Delinquentes de um submundo hassídico

No qual Robert Hirschfield diz não às drogas e observa uma conversa em Jerusalém.

Entro na sala de Chaim pensando que não pode ser. O velho hassid em seu longo casaco preto convidou um amigo para o estudo da Torá e um toke. Chaim estende sua barata para mim. Eu recuso. Parece muito com um suborno. Se eu aceitar, vou me sentir na obrigação de estudar com ele.

Talvez eu deva. Ficar chapado e mergulhar nos livros sagrados judaicos em Jerusalém pode ser o antídoto para minhas memórias de infância de ser sepultado em um yeshiva sala de aula enquanto a primavera esfregava sua cabeça verde contra a janela.

Vejo Chaim, que já foi advogado de São Francisco para a Rolling Stone Magazine, como um galho cortado de sua árvore mundana e contrabandeado para o caramanchão de Deus.

Eu fui pego no fogo cruzado de um debate erudito sobre esse rabino talmúdico e aquele rabino talmúdico.

Minha própria vida, em comparação, parece tão rígida. Eu queria ser escritor quando tinha dezesseis anos e ainda quero ser. Talvez se eu tivesse arejado minha mente no globo de neve de drogas de Chaim ("Eu fazia parte da multidão das anfetaminas."), Eu também seria capaz de saltar no tempo em um casaco preto ancestral e descobrir que ele se encaixa.

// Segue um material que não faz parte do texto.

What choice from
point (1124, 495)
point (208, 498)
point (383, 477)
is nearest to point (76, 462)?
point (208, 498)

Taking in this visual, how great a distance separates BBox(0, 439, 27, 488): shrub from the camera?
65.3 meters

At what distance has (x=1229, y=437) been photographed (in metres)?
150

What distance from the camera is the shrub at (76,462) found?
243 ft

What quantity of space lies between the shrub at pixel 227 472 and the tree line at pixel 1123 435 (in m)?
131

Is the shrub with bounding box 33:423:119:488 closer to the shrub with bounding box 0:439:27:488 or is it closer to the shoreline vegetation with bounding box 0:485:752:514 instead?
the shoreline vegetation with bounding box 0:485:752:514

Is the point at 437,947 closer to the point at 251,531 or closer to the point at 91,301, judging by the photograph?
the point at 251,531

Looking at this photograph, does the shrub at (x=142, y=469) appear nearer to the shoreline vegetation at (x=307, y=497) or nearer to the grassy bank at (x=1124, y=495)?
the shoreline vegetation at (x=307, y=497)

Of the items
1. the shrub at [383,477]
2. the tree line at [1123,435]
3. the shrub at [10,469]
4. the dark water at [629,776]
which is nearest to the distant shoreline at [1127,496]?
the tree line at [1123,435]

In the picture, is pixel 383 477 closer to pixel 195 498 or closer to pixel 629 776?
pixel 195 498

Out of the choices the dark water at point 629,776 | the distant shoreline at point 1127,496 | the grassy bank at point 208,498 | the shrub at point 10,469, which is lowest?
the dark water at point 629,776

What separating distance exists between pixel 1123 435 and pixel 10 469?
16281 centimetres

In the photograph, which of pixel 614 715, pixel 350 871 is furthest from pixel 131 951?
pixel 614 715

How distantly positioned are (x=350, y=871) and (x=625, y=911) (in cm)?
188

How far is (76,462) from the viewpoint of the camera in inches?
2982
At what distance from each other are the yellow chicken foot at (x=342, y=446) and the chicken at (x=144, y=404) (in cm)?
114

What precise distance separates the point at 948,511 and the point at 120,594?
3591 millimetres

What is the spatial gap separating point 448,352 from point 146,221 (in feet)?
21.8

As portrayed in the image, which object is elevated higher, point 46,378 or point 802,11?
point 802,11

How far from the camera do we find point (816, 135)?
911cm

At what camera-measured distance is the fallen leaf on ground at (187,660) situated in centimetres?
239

Chaim abre um lugar para mim no sofá entre ele e seu amigo, uma versão mais jovem de si mesmo, com casaco preto. Eu fui pego no fogo cruzado de um debate erudito sobre esse rabino talmúdico e aquele rabino talmúdico.

Admiro a facilidade com que os dois homens conciliam tradição e heresia comportamental. É bom estar entre os delinquentes de um submundo hassídico. “Robert”, Chaim diz a seu amigo, “escreve sobre a não violência palestina”.

“Eu não sabia que existia tal coisa”, diz o jovem. Não digo nada. Quero escrever um salmo dedicado a um hassidista que abandona Deus pela erva daninha, mas não consegue abandonar o clichê que se acumula em suas entranhas.

Assista o vídeo: Am Israel (Dezembro 2020).